Because in this clearness, I know that I wouldn’t need to worry so much. I wouldn’t need to try so hard. In this stillness, I would know when to cut, when to mend, when to run, when to embrace, when to apologize, when to be silent, when to act, and when to let it be.

The Spooky Lower Pasture

To get to the lower pasture, you have to descend through a tunnel of trees, a darkened archway that takes some faith to enter. Shadows deepen as you leave the world of fields, barns, and sunlight, and enter this shadowy crescent of land between the creek and the wooded ridge. 

Down here you can no longer see the house or the cottage. The only signs of civilization are a couple of plastic Adirondack chairs overturned near a circle of rocks where we sometimes have bonfires, and a metal target my dad uses for shooting practice.

I usually only go down here to get to the creek, where I used to play when I was little, making names for sandbars like Cuttlefish Land, and finding odd bits of someone else’s life along the banks — an iron, a chandelier frame, a boot.

We have returned to this place in the Ohio countryside because — with 38 states off-limits due to rising coronavirus cases, and every vacation rental booked within a 4-state radius — we knew the cottage was empty, and even though we visited last month, my parents said, Come!

I walk down the path my dad has mowed along the creek. The creek is still now, its sloping banks dry and silent. It’s dusk, almost dark, and mosquitoes whine around my neck. Flying things keep getting caught in my hair. The trees are so loud with the razz of cicadas it seems that they are made of cymbals instead of leaves. 

It’s our first night in the country, having driven 7 hours from D.C. to get here, to this house which has been in my family since 1862. After a welcome dinner of grilled hamburgers, my mom’s baked beans and potato salad, and Dairy Hut ice cream with peaches and blueberries, I have taken a walk, and since my daughter took the upper path around the soybean fields, I took the lower one.

Here in the lower pasture, it’s nothing like the land above with its brick terraces, bedspreads, and wi-fi. Where redbuds are groomed and swings are tied around oaks. The only purposeful trees down here are a few deformed walnuts getting strangled by vines. Spider silks break across my torso, and I get the feeling I’m trespassing.

I walk beside the band of walnut and tulip trees that separates upper from lower pasture. They lurch out, as if wanting to take back the land that was cleared for cows and corn. I peer into the thicket. It’s not deep but so dark, and I see why the first European settlers to North America, arriving in a place where trees took the sun, suffered from a depression called ‘green gloom.’ 

I mustn’t wander from my father’s mowed path of clover and wild violet. An army of young poison ivy plants has marched right up to the edge. They glow a florescent green in the falling light, and rising above the dull grasses with their forked leaves of three, they look like vampires ready to attack.

Nature is always just about to win in the country. You can repair a fence, patch a leak, trim a hedge, but the wild always returns. You can get the flying ants out, and then swarms of ladybugs will infiltrate. You can shore up the creek bank with boulders, but the water will take your land farther down. Seal up snake holes in the foundation, and bats get in through the chimney.

I pick up a bit of brown lace on the ground. A poplar leaf whose flesh has been completely devoured by caterpillars who don’t care for the veins, leaving behind an intricate skeleton, a tragedy so beautiful it might be found on the cutting room floors of a Parisian fashion house. The earth caves in as I walk and I imagine the elaborate tunnel works that moles and groundhogs have made under my feet.

Stored data
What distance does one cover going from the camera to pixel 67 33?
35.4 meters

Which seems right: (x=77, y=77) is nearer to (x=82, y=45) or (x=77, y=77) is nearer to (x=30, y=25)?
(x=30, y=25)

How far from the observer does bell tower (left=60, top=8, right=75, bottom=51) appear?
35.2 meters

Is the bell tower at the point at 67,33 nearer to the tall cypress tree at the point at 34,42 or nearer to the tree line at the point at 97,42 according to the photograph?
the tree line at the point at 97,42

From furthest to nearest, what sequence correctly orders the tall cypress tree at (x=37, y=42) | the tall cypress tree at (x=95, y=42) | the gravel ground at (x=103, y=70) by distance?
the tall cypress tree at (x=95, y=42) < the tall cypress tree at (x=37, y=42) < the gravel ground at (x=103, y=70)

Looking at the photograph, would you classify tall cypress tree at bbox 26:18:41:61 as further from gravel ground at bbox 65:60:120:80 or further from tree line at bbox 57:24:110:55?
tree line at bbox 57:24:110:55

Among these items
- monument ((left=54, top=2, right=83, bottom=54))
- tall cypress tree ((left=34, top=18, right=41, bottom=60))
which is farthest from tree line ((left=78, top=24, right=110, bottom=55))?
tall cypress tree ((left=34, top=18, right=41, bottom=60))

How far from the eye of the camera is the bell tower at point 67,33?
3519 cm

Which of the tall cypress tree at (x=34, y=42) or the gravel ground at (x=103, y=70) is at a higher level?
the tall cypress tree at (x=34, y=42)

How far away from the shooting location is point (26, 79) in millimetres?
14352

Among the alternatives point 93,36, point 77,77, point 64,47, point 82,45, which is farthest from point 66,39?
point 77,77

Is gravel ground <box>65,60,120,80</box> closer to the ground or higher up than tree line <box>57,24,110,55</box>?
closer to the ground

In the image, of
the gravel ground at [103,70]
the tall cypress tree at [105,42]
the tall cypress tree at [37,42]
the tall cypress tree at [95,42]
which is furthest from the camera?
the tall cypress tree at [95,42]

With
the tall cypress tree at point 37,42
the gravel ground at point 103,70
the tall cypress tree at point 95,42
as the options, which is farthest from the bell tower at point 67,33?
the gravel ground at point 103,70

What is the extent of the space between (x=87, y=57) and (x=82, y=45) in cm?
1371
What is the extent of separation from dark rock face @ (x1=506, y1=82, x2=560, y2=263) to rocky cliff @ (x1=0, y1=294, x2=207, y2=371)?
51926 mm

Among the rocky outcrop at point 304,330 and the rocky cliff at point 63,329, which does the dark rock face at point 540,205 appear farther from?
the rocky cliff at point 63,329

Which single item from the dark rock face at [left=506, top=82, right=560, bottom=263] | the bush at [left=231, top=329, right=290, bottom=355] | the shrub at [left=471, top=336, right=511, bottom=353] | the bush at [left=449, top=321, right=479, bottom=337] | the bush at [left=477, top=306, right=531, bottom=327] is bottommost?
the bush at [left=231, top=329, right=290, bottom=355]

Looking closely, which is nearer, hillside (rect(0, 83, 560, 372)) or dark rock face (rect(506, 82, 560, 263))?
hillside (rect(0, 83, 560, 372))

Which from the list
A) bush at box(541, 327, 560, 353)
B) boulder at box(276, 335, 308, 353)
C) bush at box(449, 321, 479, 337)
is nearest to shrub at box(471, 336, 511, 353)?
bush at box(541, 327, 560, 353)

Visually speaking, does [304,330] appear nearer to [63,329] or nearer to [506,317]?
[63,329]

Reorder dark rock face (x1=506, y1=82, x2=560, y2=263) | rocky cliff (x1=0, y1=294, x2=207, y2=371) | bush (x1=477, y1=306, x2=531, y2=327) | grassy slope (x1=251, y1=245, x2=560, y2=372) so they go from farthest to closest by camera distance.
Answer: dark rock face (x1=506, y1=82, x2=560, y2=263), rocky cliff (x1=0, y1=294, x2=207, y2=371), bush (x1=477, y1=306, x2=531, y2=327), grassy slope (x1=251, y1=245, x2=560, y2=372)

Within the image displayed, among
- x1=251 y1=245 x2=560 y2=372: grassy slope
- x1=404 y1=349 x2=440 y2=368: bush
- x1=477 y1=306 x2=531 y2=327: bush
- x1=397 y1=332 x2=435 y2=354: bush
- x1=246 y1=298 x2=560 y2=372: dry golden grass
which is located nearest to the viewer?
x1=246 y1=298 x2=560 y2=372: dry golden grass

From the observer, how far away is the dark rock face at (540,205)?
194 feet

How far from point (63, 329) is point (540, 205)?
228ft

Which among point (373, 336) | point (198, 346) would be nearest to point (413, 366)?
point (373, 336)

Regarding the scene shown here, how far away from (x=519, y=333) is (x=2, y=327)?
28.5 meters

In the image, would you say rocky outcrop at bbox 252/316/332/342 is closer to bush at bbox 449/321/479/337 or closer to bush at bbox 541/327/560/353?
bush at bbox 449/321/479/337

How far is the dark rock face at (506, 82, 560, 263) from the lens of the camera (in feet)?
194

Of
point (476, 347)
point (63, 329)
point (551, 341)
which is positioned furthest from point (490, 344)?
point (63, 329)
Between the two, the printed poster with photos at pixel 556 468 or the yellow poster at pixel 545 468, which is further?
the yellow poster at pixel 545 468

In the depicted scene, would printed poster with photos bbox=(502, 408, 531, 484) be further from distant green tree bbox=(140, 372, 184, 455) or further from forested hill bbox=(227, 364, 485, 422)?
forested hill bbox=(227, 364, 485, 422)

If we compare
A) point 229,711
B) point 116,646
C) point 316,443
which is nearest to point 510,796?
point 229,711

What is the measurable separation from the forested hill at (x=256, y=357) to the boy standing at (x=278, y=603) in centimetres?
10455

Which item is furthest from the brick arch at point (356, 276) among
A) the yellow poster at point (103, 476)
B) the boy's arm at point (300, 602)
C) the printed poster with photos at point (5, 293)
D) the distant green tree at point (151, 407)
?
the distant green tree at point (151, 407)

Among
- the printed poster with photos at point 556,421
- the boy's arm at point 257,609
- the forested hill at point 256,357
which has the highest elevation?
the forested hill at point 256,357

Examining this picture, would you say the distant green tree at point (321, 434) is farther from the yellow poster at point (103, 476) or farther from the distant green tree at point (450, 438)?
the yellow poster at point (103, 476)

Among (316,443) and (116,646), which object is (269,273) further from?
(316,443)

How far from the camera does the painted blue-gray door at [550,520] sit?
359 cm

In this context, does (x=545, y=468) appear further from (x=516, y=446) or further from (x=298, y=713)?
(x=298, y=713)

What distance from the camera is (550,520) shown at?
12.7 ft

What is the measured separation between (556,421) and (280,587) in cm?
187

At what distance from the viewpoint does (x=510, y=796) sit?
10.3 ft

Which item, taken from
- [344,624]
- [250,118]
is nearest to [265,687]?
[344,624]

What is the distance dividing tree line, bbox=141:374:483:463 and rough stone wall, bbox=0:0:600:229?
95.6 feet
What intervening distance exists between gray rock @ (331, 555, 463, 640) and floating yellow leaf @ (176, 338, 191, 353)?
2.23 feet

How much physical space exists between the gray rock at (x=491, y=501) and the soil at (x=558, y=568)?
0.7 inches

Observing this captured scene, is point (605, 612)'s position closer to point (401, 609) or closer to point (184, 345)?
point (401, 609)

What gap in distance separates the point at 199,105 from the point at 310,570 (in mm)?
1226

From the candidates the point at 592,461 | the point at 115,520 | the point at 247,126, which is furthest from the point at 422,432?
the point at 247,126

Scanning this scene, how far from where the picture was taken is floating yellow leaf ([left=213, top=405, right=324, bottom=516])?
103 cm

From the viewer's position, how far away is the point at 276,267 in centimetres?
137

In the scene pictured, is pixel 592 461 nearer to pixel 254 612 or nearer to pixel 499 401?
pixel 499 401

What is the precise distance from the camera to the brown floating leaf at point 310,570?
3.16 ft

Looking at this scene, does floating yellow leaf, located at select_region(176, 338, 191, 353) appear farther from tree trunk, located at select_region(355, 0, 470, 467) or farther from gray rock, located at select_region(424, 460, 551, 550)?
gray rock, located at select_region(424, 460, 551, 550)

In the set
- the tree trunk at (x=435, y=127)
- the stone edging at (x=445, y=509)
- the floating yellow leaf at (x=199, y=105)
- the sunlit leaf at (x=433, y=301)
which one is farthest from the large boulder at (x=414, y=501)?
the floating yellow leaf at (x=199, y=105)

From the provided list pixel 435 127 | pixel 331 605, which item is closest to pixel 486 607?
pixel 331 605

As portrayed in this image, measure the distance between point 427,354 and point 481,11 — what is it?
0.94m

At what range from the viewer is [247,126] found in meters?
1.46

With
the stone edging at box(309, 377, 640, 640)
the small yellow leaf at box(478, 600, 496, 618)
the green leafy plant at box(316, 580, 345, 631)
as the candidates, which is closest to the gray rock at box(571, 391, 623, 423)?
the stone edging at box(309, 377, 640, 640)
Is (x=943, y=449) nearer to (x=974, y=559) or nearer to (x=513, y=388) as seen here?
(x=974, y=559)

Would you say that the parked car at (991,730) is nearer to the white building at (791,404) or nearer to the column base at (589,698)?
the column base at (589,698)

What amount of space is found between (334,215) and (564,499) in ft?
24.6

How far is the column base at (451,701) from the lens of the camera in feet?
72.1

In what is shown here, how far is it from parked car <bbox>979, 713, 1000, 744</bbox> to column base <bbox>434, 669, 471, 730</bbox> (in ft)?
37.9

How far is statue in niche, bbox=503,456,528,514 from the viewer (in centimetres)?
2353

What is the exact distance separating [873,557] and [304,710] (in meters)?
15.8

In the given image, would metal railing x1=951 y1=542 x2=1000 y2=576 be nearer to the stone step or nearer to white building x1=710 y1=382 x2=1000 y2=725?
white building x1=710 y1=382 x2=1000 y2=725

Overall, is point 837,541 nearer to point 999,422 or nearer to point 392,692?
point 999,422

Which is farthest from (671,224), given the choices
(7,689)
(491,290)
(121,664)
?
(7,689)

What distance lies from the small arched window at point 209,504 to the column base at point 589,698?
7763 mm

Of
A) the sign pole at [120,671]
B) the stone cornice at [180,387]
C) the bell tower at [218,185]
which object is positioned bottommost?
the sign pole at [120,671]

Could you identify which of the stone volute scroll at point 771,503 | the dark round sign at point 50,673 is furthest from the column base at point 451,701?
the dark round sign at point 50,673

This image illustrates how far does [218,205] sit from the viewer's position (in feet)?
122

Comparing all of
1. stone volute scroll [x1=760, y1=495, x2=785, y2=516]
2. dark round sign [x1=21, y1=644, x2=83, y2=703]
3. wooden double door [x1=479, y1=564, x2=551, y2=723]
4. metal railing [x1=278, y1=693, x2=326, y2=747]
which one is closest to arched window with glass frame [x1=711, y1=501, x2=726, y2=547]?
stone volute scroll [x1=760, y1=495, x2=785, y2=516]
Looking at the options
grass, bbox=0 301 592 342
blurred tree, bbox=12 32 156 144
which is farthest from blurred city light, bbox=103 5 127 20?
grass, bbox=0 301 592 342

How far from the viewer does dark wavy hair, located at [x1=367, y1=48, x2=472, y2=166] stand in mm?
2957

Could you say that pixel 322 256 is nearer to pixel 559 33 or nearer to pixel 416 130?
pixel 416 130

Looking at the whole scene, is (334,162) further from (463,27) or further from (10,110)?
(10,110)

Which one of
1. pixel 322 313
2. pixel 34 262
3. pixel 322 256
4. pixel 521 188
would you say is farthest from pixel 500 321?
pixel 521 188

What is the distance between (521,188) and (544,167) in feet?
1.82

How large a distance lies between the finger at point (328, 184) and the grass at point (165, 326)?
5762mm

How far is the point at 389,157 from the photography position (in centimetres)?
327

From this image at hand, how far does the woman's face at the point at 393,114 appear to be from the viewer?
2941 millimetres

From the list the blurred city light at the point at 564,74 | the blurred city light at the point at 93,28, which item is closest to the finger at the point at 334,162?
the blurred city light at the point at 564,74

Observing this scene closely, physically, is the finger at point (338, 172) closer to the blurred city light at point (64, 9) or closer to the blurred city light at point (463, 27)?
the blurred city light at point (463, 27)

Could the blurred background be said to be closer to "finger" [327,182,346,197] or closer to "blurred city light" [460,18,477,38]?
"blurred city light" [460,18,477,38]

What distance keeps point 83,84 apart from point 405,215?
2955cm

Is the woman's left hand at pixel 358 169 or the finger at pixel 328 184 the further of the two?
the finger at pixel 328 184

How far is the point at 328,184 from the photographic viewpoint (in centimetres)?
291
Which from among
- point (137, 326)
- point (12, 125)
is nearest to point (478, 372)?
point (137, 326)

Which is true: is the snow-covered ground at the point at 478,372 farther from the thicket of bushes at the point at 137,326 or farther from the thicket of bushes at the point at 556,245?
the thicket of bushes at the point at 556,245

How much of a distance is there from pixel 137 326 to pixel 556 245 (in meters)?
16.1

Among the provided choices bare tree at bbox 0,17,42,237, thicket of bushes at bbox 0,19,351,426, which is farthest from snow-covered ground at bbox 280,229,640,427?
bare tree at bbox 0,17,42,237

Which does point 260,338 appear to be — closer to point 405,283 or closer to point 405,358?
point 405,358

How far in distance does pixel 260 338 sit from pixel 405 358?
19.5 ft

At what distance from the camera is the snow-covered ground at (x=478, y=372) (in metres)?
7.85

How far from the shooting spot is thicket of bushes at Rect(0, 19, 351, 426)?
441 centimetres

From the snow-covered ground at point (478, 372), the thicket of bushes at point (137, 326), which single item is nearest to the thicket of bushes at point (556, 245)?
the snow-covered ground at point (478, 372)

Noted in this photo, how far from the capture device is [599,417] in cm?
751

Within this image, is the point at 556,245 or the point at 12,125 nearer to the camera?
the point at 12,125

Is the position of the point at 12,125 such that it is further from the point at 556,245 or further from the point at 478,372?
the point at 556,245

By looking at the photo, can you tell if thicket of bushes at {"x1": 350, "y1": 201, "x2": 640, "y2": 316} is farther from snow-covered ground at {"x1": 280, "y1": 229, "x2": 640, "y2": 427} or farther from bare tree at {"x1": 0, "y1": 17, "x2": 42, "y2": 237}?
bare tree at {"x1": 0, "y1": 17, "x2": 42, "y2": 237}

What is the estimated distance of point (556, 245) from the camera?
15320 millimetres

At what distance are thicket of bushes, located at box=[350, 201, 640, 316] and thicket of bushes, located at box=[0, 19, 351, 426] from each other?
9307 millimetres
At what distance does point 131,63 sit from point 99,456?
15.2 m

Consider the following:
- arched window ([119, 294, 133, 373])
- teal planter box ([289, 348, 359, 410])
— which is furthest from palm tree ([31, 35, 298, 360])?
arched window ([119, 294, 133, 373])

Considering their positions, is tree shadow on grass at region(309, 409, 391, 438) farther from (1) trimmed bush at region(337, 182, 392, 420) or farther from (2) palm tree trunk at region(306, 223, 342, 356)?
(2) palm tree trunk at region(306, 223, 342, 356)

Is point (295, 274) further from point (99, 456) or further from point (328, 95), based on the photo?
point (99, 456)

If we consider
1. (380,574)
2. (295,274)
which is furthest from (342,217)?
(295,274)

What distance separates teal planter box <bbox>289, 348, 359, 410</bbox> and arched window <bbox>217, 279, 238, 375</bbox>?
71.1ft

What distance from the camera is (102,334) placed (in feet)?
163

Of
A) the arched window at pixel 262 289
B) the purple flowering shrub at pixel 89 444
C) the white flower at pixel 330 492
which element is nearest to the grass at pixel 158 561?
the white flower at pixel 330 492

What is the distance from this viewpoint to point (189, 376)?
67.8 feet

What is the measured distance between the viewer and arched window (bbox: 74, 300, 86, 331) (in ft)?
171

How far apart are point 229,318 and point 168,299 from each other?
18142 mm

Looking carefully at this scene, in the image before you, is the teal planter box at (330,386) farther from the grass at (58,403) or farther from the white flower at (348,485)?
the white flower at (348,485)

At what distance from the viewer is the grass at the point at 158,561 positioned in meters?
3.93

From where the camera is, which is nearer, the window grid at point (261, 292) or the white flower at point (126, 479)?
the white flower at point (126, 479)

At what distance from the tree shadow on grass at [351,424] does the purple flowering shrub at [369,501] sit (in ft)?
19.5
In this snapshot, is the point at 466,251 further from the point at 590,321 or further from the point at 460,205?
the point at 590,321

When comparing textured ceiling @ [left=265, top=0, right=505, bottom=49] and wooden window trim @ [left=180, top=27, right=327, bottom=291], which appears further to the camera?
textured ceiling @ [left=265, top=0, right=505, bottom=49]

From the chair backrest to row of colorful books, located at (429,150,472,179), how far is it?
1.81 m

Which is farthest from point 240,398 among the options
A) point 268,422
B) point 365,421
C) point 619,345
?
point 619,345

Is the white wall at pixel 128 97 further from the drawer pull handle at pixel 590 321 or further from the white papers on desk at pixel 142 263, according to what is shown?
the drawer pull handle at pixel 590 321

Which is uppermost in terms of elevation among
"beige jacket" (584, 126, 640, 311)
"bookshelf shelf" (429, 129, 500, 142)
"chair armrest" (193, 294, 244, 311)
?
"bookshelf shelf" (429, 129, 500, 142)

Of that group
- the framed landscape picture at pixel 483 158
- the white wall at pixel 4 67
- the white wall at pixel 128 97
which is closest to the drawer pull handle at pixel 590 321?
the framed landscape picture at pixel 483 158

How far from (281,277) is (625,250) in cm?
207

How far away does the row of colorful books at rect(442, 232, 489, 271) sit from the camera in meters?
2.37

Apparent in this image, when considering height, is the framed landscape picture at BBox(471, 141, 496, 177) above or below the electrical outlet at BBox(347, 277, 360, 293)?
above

| PROBLEM SET |
1. Summarize the lower pasture essay in two sentences.
2. Quote the lower pasture essay word for word, beginning with "Nature is always" and ending after "under my feet.".

| ANSWER SET |
1. Back at a house in the Ohio countryside that has been in the family since 1862, the writer takes a walk at dusk on the first night and follows the mowed path through the dark, overgrown lower pasture along the creek. That shadowy land, full of cicadas, vines and poison ivy, stands in contrast to the groomed upper grounds and leads to the reflection that in the country the wild always returns, however much people repair.

2.
Nature is always just about to win in the country. You can repair a fence, patch a leak, trim a hedge, but the wild always returns. You can get the flying ants out, and then swarms of ladybugs will infiltrate. You can shore up the creek bank with boulders, but the water will take your land farther down. Seal up snake holes in the foundation, and bats get in through the chimney.

I pick up a bit of brown lace on the ground. A poplar leaf whose flesh has been completely devoured by caterpillars who don’t care for the veins, leaving behind an intricate skeleton, a tragedy so beautiful it might be found on the cutting room floors of a Parisian fashion house. The earth caves in as I walk and I imagine the elaborate tunnel works that moles and groundhogs have made under my feet.